Relation between Delayed Superfluous Insulin Secretion during An Oral Glucose Tolerance Test and Metabolic Disorders in Obese Japanese Children.

The aim of this study was to clarify the relation between postprandial hyperinsulinemia and metabolic disorders in obese children. Twenty-eight obese Japanese children (8.8-16.2 yr) were divided into four groups: without impaired liver function and dyslipidemia (Group A), with impaired liver function (Group B), with dyslipidemia (Group C), and with impaired liver function and dyslipidemia (Group D). The levels of PG, serum immunoreactive insulin (IRI) and serum C-peptide (CPR) were measured during an oral glucose tolerance test (OGTT). The subjects had delayed superfluous insulin and CPR secretion during the OGTT compared with healthy references. In regard to the insulin secretion pattern, Group A's response peaked at 60 min and then decreased gradually until 120 min, Group B's response peaked at 60 min, remained at the peak until 120 min and then decreased gradually until 180 min, Group C's response peaked at 120 min and then decreased gradually until 180 min, and Group D's response peaked at 120 min and remained at the peak until 180 min. These results suggest that delayed superfluous insulin secretion during an OGTT is related to metabolic disorders in obese Japanese children and that these patients will experience a vicious cycle of postprandial hyperinsulinemia and metabolic disorders. It is important to prevent healthy children from becoming obese and to improve management of childhood obesity.

Introduction

Postprandial hyperinsulinemia causes various metabolic disorders, more so than fasting hyperinsulinemia, in early or mild obesity or metabolic syndrome. Many studies have reported that the postprandial delayed superfluous insulin secretion is related to arteriosclerosis in adulthood obesity (1, 2). Kendorick et al. argued that insulin resistance appears to be a causal factor for the development of early occlusive atherosclerosis and proposed that postprandial insulin resistance, in association with raised levels of cortisol and catecholamines, plays a major role, and may even be the primary causative factor(3). Kawamori et al. reported that the intimal plus medial thickness was found to be increased in hyperinsulinemic individuals with impaired glucose tolerance compared with control individuals with normal glucose tolerance. These studies argue in favor of a link between insulin resistance and arteriosclerosis, as fasting and postprandial hyperinsulinemia are largely determined by the severity of insulin resistance in nondiabetic obese adults (4).

In regard to childhood obesity, Burrows reported that low insulin sensitivity in prepubescent and pubescent obese children is associated with central obesity and a higher cardiovascular risk (5). However, few studies have reported on the relation between postprandial hyperinsulinemia and metabolic disorders in obese children.

Thus, the present study sought to clarify the relation between postprandial hyperinsulinemia and metabolic disorders in obese children. Using the oral glucose tolerance test (OGTT), we investigated how insulin secretion patterns are related to metabolic disorders in obese Japanese children with the hope that the results of this study would contribute to understanding the role that postprandial hyperinsulinemia plays in metabolic disorders of childhood obesity.

Subjects and Methods

This study examined 28 obese Japanese children (16 boys, 12 girls; aged 8.8–16.2 yr) who visited the Department of Pediatrics, Shonai Hospital. No subjects had known endocrine disorders or diabetes. Body height and weight were measured with a portable stadiometer and a digital scale to the nearest 1 mm and 0.1 kg, respectively. Percentage of overweight (POW) was calculated by using age- and sex-specific body weight for height of Japanese children (6); POW = [measured body weight – standard body weight] / standard body weight.
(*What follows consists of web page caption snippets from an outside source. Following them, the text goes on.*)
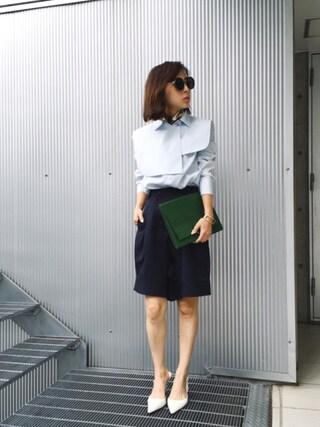 黒石奈央子さんの「CAPE DOCKING SHIRT(Ameri|アメリヴィンテージ)」を使ったコーディネート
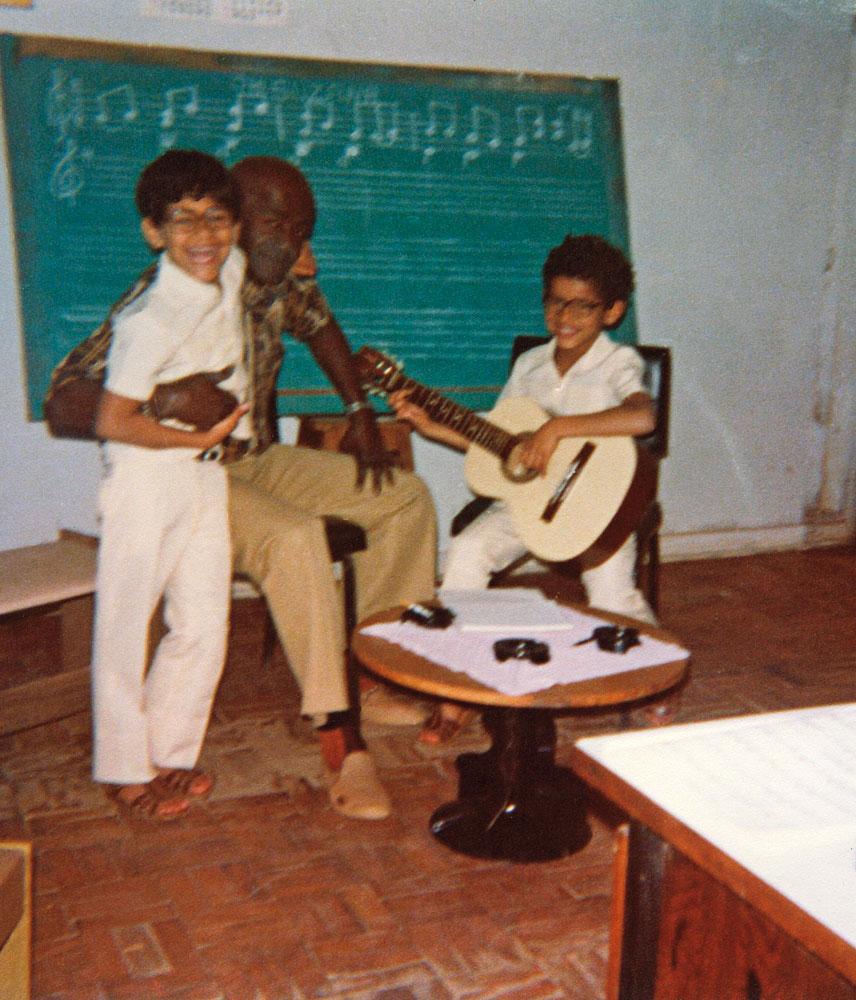 nas aulas de música com o irmão mais velho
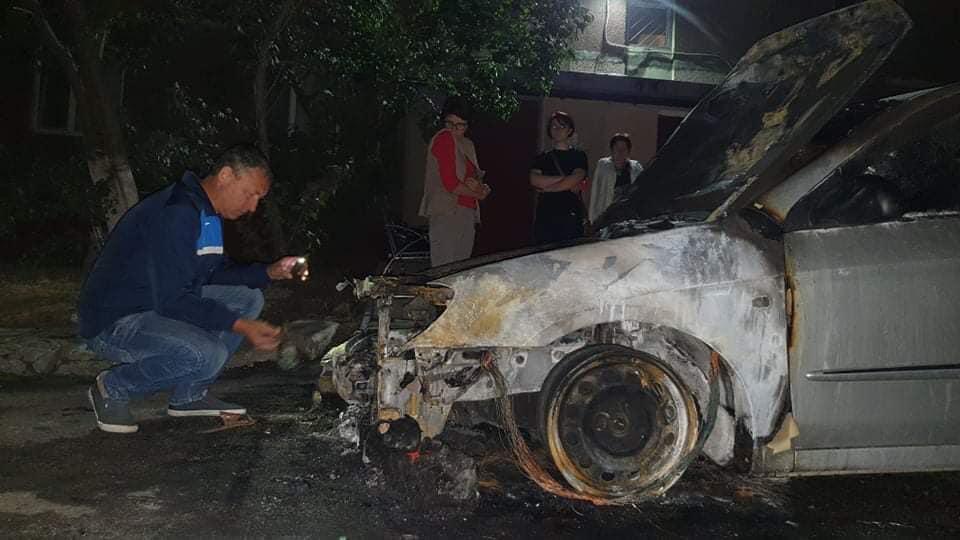 Ночью неизвестные сожгли автомобиль съемочной группы программы «Схемы» / фото facebook.com/mixailotkach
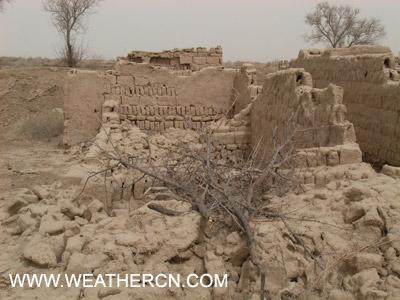 组图:甘肃无人村的断壁残垣
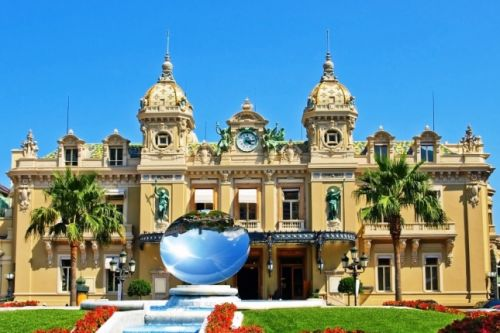 The superb Belle Epoque building of the Casino de Monaco on a beautiful sunny day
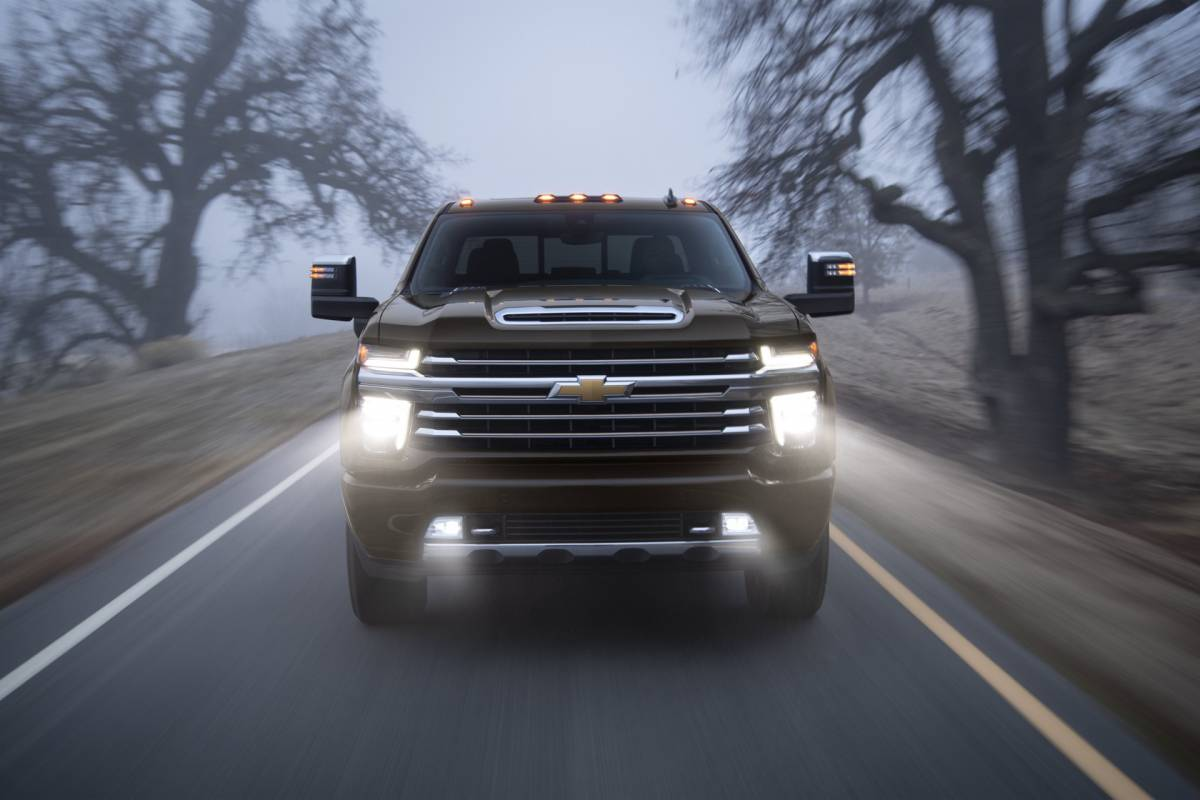 2020 Chevrolet Silverado Hd Is A 35 500 Pound Tow Monster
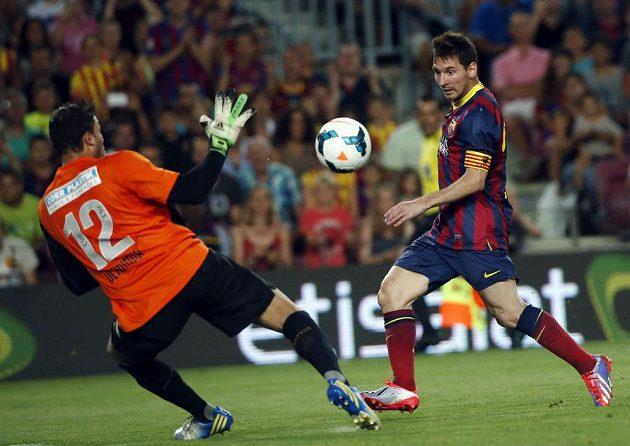 Messi se snaží překonat gólmana Santosu Vladimira.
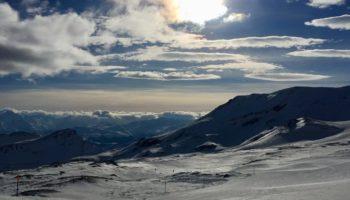 Ein Camping Reiseziel mit Blick auf die Berge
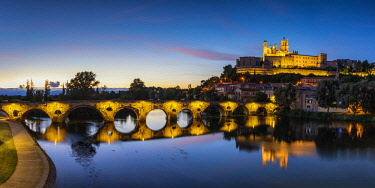 FRA10398AW St. Nazaire & Pont Vieux at Night, Beziers, Occitanie, France
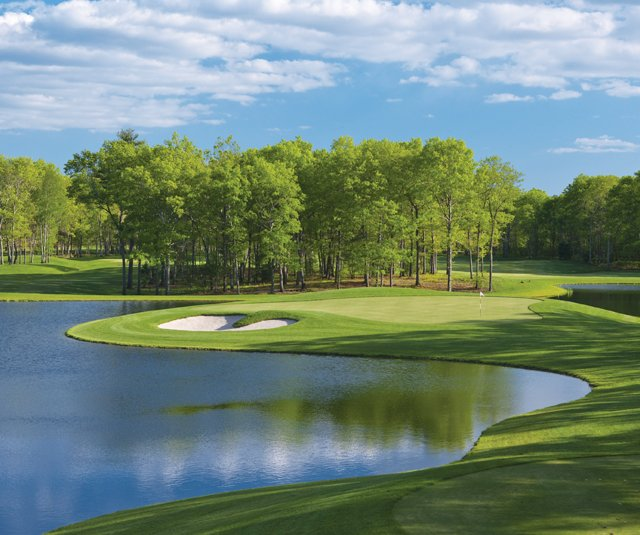 The 10th at Meadow Brook is one of a strong quartet of par 3s.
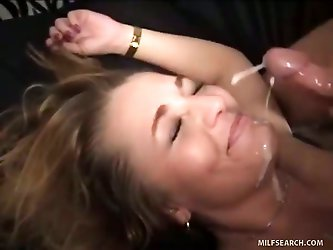 Australian Tourist MILF Gets Fucked By Canadian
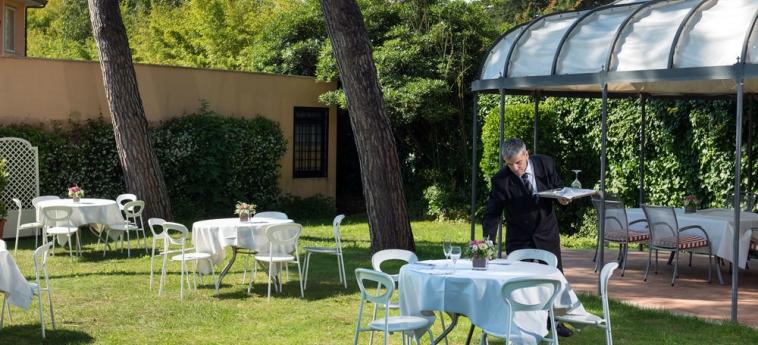 Hotel Cristoforo Colombo: Zona de banquetes el aire libre ROMA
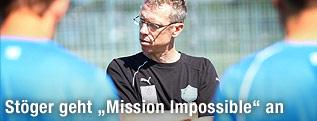 Wiener-Neustadt-Trainer Peter Stöger steht im Training seiner Mannschaft mit verschränkten Händen gegenüber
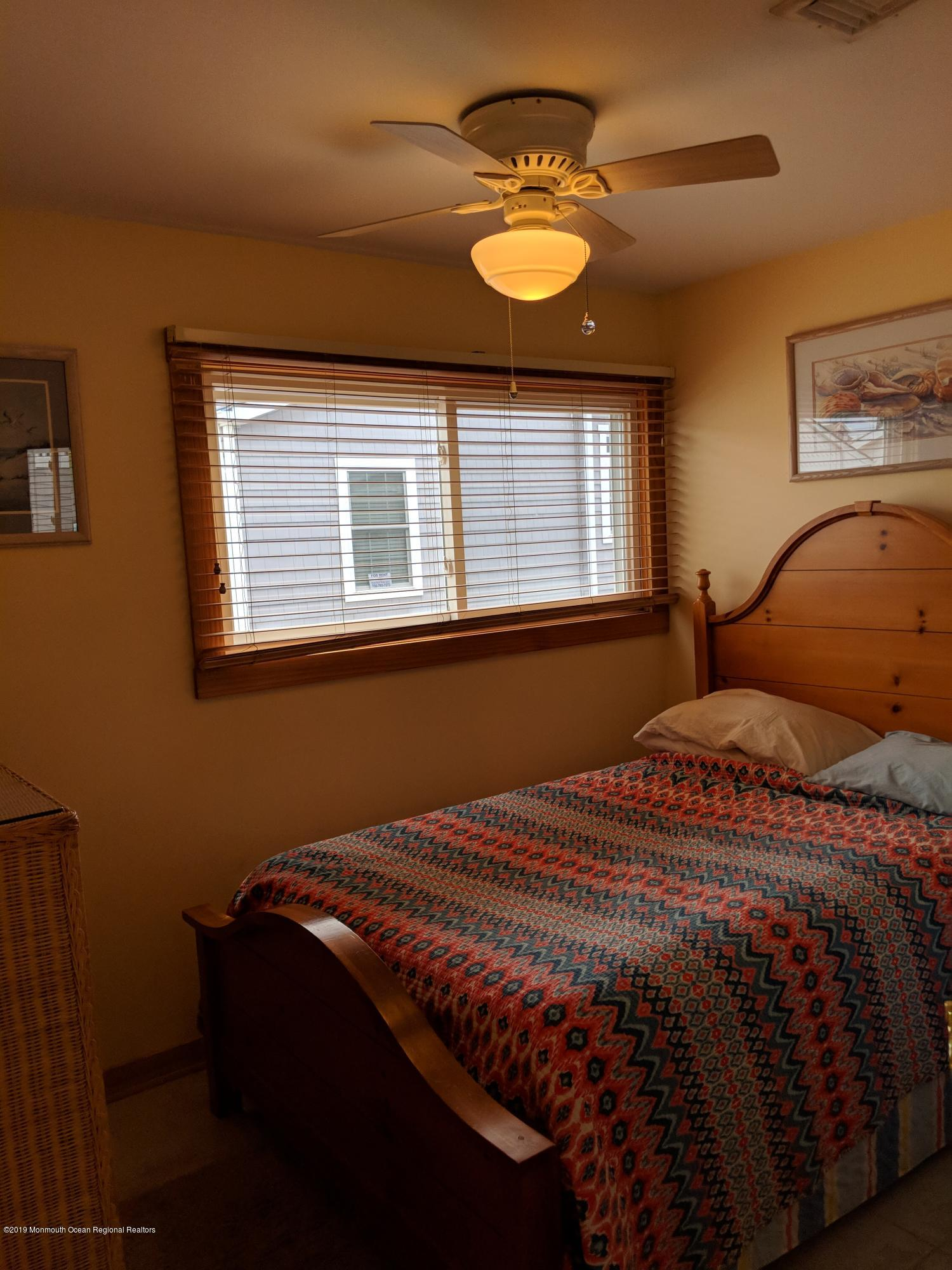 28 E Bayberry Way - Picture 9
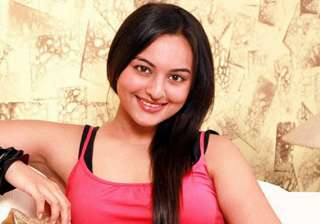 sonakshi to play a gangster s moll - India TV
An OGTT (glucose load of 1.75 g/kg, maximum 75 g) was carried out for all subjects. The levels of PG, serum immune-reactive insulin (IRI) and serum C-peptide (CPR) at preloading (0) and at 60, 120 and 180 min after loading were measured, and areas under the concentration-time curves from 0 to 180 min were calculated. The levels of alanine aminotransferase (ALT), total cholesterol (Tchol), triglyceride (TG), high density lipoprotein cholesterol (HDL-C) and hemoglobin A1c (HbA1c) were also measured.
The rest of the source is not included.